# START OF Extracted records

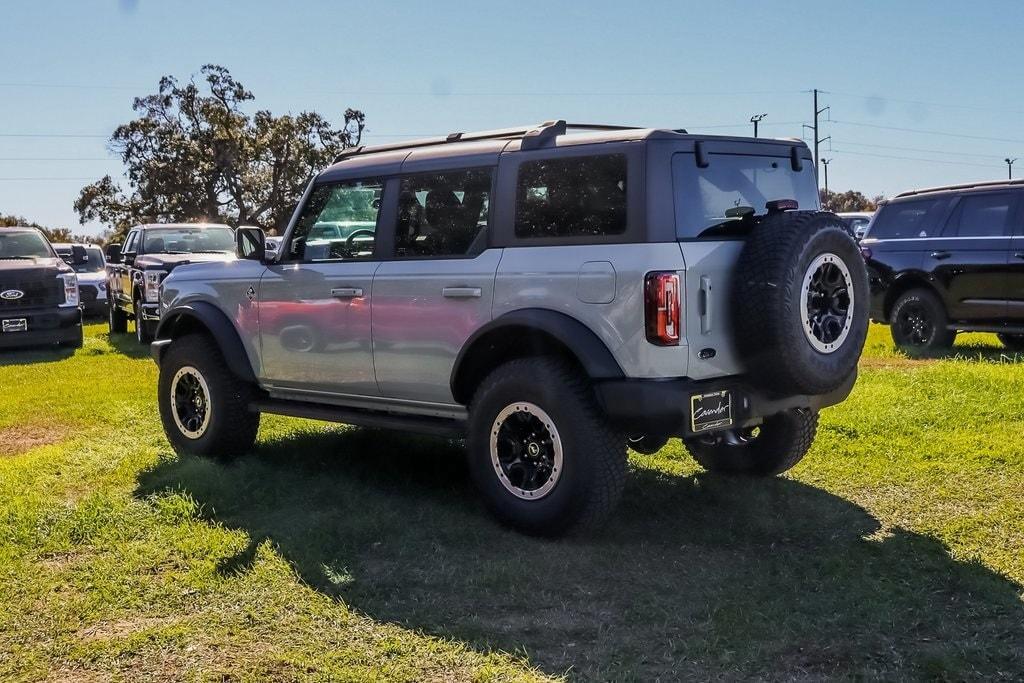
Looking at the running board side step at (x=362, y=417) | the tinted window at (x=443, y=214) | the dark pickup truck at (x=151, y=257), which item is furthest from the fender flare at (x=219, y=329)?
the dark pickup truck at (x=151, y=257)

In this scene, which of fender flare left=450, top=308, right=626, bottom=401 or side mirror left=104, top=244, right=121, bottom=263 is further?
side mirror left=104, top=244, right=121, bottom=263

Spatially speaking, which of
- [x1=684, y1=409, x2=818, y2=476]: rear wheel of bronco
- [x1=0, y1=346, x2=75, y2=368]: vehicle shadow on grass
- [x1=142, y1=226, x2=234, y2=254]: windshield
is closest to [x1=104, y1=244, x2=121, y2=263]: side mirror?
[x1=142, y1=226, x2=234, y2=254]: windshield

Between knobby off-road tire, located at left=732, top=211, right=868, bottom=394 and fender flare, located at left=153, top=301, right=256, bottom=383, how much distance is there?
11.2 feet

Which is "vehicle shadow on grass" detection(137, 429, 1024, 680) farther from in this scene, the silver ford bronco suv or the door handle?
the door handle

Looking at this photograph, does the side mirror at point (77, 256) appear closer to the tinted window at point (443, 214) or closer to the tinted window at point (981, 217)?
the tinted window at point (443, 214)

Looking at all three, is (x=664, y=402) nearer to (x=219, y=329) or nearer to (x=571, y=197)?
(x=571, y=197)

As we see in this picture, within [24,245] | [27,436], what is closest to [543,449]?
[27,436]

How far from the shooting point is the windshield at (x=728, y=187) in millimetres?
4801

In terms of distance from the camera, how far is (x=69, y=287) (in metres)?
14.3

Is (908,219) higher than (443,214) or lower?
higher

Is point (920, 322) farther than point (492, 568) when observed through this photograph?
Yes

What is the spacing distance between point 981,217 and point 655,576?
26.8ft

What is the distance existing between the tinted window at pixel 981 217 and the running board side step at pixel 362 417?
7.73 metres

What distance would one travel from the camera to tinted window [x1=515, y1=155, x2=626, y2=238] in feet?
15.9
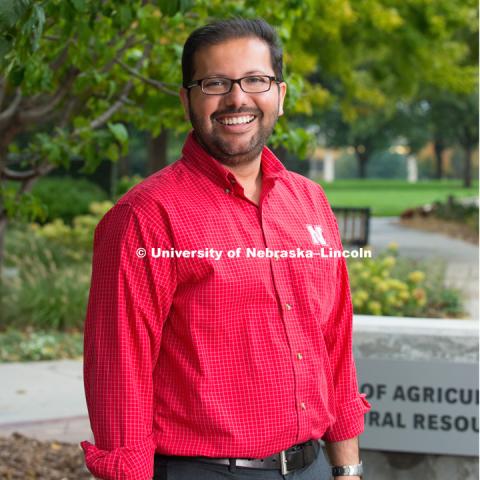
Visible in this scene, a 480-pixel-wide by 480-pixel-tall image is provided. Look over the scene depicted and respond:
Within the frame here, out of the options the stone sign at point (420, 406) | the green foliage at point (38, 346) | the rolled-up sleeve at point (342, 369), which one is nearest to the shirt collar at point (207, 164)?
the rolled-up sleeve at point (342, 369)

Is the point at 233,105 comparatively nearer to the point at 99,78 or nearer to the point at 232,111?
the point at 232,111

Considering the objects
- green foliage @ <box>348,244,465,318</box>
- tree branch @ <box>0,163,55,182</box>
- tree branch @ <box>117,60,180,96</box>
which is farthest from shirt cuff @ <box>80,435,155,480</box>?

# END OF Extracted records

#### What you should do
Please rewrite all the records above with "fender flare" swapped for "wheel arch" wherever it occurs, leaving everything else unchanged. Omit the pictures from your answer.

#### Solved problem
Looking at the running board side step at (x=362, y=417) | the tinted window at (x=443, y=214) | the dark pickup truck at (x=151, y=257), which item is furthest from the wheel arch at (x=219, y=329)?
the dark pickup truck at (x=151, y=257)

In this scene, which of wheel arch left=450, top=308, right=626, bottom=401 or side mirror left=104, top=244, right=121, bottom=263 is further?
side mirror left=104, top=244, right=121, bottom=263

Spatially speaking, which of
- [x1=684, y1=409, x2=818, y2=476]: rear wheel of bronco
- [x1=0, y1=346, x2=75, y2=368]: vehicle shadow on grass
- [x1=142, y1=226, x2=234, y2=254]: windshield
is closest to [x1=104, y1=244, x2=121, y2=263]: side mirror?
[x1=142, y1=226, x2=234, y2=254]: windshield

Between knobby off-road tire, located at left=732, top=211, right=868, bottom=394 and wheel arch, located at left=153, top=301, right=256, bottom=383, how much distance is there?
11.2 feet

Which is "vehicle shadow on grass" detection(137, 429, 1024, 680) farther from in this scene, the silver ford bronco suv or the door handle?
the door handle

Looking at this photograph, does the side mirror at point (77, 256) appear closer to the tinted window at point (443, 214) or closer to the tinted window at point (981, 217)?
the tinted window at point (443, 214)

Looking at all three, is (x=664, y=402) nearer to (x=219, y=329) or nearer to (x=571, y=197)?
(x=571, y=197)

As we see in this picture, within [24,245] | [27,436], what is closest to [543,449]?
[27,436]

How far from the shooting point is the windshield at (x=728, y=187) in millimetres?
4801

In terms of distance from the camera, how far is (x=69, y=287) (in metres)?
14.3

Is (908,219) higher than (443,214) or lower?
higher

Is point (920, 322) farther than point (492, 568) when observed through this photograph?
Yes

What is the spacing distance between point 981,217 and point 655,576?
26.8ft

What is the distance existing between the tinted window at pixel 981 217 and the running board side step at pixel 362 417?
7.73 metres

What distance would one travel from the camera to tinted window [x1=515, y1=155, x2=626, y2=238] in feet?
15.9
Visible in this scene, a 480-pixel-wide by 480-pixel-tall image is provided. Look over the scene depicted and respond:
Within the frame here, out of the options the stone sign at point (420, 406) | the green foliage at point (38, 346) | the rolled-up sleeve at point (342, 369), which one is nearest to the shirt collar at point (207, 164)?
the rolled-up sleeve at point (342, 369)

Is the point at 233,105 comparatively nearer to the point at 99,78 or nearer to the point at 232,111?
the point at 232,111

Considering the objects
- green foliage @ <box>348,244,465,318</box>
- tree branch @ <box>0,163,55,182</box>
- tree branch @ <box>117,60,180,96</box>
which is farthest from shirt cuff @ <box>80,435,155,480</box>?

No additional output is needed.